(Stored data)
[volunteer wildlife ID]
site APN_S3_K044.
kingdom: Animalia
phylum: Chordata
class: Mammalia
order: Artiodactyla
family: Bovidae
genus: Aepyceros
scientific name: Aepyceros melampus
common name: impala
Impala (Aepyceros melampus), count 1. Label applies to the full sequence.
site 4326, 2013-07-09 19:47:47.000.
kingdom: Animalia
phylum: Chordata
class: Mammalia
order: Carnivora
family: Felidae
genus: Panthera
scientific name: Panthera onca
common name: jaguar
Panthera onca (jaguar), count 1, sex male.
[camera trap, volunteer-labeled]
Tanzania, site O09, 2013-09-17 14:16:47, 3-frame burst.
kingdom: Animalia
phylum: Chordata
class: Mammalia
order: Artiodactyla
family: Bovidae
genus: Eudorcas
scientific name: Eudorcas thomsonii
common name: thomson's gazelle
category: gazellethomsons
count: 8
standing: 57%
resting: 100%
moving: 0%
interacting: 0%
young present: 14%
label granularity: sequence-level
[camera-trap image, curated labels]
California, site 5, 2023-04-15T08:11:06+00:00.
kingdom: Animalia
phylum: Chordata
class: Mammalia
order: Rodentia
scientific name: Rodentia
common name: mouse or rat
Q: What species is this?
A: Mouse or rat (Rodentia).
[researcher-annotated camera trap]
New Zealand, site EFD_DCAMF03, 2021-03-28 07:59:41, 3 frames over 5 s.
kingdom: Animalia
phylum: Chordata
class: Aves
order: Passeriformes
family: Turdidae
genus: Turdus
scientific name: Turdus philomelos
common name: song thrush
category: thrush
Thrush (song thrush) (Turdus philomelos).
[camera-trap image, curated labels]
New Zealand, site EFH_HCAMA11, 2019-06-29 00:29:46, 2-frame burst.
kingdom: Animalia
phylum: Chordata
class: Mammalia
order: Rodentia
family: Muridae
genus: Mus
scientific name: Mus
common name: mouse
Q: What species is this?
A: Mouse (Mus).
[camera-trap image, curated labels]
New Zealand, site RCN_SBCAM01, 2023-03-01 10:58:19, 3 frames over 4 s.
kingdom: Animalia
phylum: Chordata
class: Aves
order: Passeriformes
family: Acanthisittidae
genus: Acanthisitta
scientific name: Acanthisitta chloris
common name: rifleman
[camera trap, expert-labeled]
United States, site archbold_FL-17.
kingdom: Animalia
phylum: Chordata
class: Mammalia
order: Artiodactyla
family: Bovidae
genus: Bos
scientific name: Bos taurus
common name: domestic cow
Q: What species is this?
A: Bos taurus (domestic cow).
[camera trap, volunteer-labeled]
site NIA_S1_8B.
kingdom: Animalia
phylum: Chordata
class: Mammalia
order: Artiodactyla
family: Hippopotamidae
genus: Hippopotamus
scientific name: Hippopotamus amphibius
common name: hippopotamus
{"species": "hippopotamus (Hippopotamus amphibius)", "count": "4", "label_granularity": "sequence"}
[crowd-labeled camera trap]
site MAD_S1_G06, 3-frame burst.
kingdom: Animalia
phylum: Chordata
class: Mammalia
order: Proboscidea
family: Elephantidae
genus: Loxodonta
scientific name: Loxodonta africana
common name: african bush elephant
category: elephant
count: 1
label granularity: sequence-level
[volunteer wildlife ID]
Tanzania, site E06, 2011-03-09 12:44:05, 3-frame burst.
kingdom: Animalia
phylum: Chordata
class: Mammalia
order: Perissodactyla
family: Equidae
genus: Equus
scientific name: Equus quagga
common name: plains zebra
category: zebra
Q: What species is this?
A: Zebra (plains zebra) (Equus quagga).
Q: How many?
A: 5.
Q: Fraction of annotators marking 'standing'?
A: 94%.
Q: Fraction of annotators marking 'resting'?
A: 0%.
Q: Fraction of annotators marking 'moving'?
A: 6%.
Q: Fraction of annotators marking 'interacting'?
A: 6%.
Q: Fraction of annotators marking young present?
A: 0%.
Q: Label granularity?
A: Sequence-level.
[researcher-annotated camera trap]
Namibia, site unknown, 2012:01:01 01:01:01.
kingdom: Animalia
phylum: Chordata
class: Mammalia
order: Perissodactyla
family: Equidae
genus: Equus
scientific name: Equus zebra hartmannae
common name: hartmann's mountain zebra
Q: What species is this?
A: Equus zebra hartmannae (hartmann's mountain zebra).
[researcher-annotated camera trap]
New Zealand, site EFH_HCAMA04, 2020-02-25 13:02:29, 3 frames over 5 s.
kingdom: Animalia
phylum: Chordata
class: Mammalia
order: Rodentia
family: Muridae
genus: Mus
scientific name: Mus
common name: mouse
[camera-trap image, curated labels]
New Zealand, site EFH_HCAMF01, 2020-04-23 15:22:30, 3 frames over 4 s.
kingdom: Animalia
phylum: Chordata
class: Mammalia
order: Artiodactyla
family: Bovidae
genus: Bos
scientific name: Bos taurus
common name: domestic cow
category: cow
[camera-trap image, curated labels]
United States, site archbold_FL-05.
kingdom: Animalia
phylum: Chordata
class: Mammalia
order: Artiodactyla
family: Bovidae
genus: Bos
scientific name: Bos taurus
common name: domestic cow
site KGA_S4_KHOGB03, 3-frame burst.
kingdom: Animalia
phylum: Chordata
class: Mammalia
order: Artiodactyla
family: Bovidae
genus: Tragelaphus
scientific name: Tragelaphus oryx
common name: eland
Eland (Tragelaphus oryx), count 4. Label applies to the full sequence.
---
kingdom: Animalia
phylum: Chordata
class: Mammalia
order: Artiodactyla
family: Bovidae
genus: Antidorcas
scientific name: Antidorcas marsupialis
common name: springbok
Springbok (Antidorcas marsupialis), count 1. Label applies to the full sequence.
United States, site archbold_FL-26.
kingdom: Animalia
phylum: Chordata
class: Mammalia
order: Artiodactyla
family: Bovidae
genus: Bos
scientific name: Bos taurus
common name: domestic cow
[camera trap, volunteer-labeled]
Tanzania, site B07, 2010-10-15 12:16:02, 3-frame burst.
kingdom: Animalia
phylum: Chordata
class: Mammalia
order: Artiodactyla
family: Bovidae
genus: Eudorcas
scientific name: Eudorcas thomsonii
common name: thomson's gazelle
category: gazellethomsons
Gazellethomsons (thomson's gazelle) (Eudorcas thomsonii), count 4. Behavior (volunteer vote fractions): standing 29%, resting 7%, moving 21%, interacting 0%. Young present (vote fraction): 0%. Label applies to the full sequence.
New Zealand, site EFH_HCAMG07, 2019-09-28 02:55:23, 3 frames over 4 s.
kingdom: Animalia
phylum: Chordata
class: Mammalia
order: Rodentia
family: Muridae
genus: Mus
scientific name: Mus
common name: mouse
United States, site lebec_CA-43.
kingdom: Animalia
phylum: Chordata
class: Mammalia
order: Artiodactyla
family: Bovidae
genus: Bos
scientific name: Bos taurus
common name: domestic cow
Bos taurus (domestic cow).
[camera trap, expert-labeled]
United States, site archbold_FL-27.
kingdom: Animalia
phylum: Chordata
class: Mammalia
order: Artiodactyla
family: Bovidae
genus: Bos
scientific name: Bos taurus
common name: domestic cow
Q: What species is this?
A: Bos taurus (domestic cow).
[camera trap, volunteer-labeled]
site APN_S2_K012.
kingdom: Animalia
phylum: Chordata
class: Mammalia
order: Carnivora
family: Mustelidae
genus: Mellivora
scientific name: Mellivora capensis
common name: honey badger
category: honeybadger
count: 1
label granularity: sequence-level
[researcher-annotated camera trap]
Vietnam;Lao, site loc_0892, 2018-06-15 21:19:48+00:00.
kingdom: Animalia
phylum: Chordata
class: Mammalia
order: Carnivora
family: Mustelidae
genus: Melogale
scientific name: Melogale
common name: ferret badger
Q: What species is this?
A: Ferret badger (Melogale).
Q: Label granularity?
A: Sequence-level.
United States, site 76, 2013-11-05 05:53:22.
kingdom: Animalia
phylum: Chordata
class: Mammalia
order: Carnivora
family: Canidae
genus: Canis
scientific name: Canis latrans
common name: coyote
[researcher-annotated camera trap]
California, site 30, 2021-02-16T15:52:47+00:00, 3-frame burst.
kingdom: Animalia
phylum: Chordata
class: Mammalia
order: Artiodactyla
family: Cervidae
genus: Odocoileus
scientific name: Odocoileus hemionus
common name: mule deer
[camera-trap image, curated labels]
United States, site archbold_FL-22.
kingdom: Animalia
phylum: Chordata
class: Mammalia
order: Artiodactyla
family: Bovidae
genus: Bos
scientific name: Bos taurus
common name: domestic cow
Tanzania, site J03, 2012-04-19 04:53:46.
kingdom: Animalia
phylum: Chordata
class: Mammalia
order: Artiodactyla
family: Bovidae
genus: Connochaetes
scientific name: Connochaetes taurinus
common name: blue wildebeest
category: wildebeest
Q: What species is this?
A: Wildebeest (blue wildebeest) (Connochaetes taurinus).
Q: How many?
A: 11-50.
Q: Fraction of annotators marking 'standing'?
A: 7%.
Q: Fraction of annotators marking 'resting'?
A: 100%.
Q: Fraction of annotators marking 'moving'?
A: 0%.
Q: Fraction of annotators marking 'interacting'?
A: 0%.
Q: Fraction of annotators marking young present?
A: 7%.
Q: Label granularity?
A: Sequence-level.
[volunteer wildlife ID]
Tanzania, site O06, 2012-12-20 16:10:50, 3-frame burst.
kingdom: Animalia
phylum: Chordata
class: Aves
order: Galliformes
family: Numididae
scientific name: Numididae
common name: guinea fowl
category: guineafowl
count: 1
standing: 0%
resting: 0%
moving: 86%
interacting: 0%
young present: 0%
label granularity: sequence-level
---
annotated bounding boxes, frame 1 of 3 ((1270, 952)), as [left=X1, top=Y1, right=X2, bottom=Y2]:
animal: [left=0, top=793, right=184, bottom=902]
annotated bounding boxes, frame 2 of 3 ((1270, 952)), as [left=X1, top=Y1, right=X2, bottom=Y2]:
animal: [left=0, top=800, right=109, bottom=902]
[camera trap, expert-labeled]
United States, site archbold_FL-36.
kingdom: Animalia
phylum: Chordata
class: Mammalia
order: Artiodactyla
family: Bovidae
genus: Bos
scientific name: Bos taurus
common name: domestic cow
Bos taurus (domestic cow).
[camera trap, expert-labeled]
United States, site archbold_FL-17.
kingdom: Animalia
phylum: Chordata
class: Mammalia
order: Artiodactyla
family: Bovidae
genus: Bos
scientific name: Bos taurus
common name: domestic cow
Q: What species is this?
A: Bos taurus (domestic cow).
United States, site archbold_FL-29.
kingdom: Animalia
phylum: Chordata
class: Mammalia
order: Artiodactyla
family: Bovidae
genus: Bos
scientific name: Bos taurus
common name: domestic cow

TASK INSTRUCTIONS - Begin at the top of the records above and quote each line exactly, ending with the line that contains "scientific name: Panthera onca".

RESULT -
[volunteer wildlife ID]
site APN_S3_K044.
kingdom: Animalia
phylum: Chordata
class: Mammalia
order: Artiodactyla
family: Bovidae
genus: Aepyceros
scientific name: Aepyceros melampus
common name: impala
Impala (Aepyceros melampus), count 1. Label applies to the full sequence.
site 4326, 2013-07-09 19:47:47.000.
kingdom: Animalia
phylum: Chordata
class: Mammalia
order: Carnivora
family: Felidae
genus: Panthera
scientific name: Panthera onca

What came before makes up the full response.